Chocolate-Peanut Butter Slow-Cooker Cake |
Author: Kraft
Chocolate-Peanut Butter Slow-Cooker Cake
- 1 pkg. (2-layer size) devil's food cake mix
- 1 cup cold water
- 2 eggs
- ¾ cup creamy peanut butter
- 1 pkg. (4 oz.) BAKER'S Semi-Sweet Chocolate, divided
- 1 cup boiling water
- 1 cup thawed COOL WHIP Whipped Topping
- ½ cup PLANTERS COCKTAIL Peanuts, chopped
- Beat cake mix, cold water and eggs in large bowl with mixer until blended. Add peanut butter; mix well. Pour into 4-qt. slow cooker sprayed with cooking spray.

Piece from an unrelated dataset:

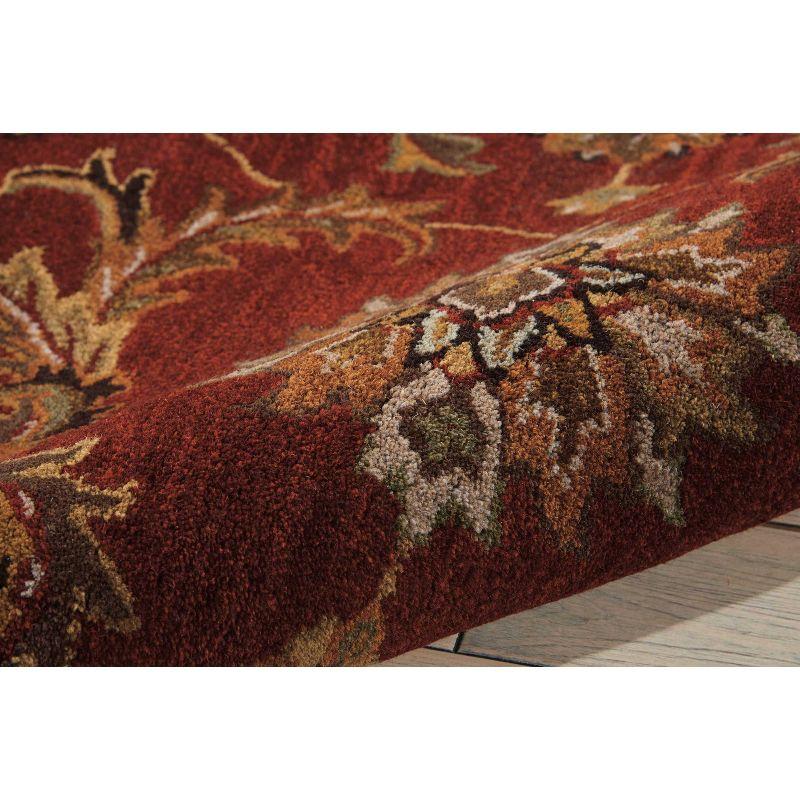 Nourison India House Charcoal Area Rug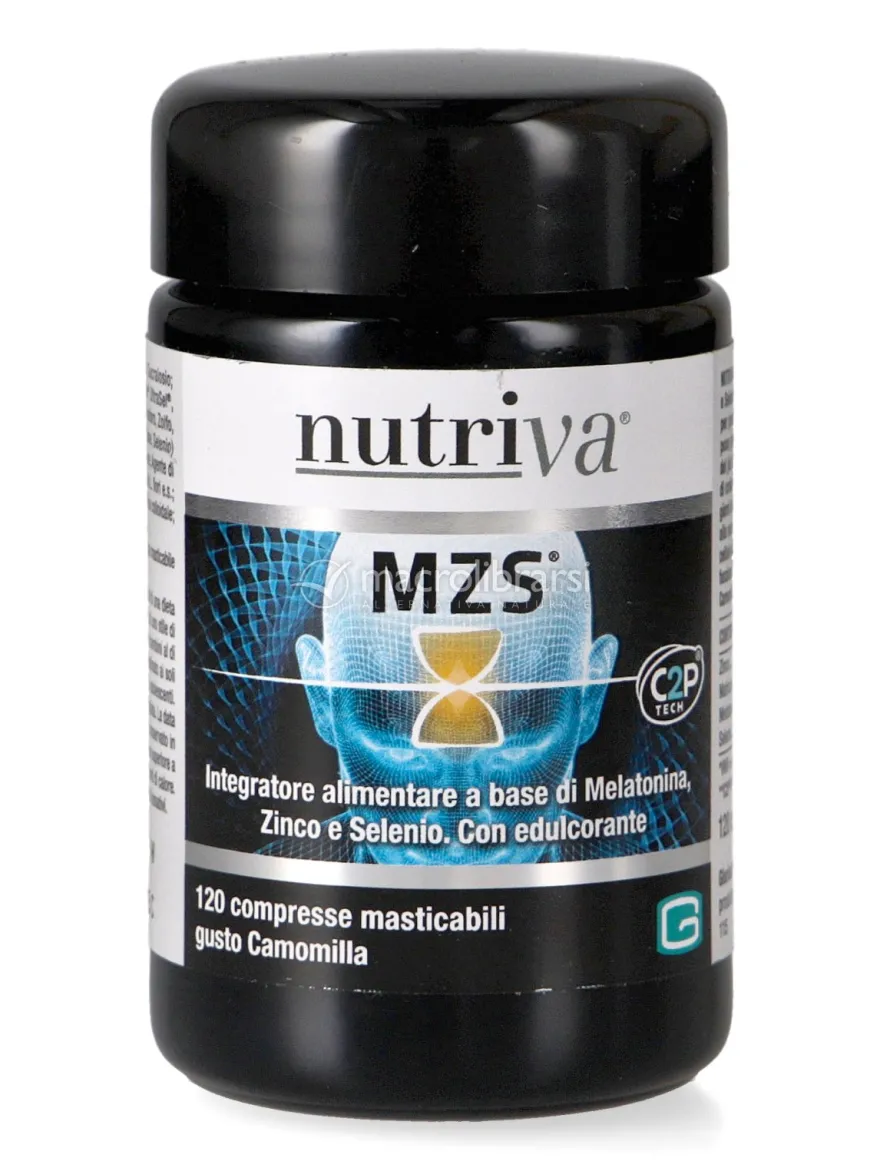 MZS® - Integratore di Melatonina, Zinco, Selenio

- Break 2 oz. chocolate into small pieces; place in same bowl used to prepare cake batter. Add boiling water; let stand 1 min. Stir until chocolate is completely melted. Pour over batter in 4 qt. slow cooker; cover with lid.
- Cook on LOW 2-1/4 to 2-3/4 hours (or HIGH 1-1/2 to 1-3/4 hours) or until toothpick inserted near center comes out with fudgy crumbs. Turn slow cooker off.
- Microwave remaining chocolate and COOL WHIP in microwaveable bowl on HIGH 1 to 1-1/2 min. or until chocolate is completely melted and mixture is well blended, stirring with whisk after 45 sec. Spread over cake; sprinkle with nuts. Serve warm.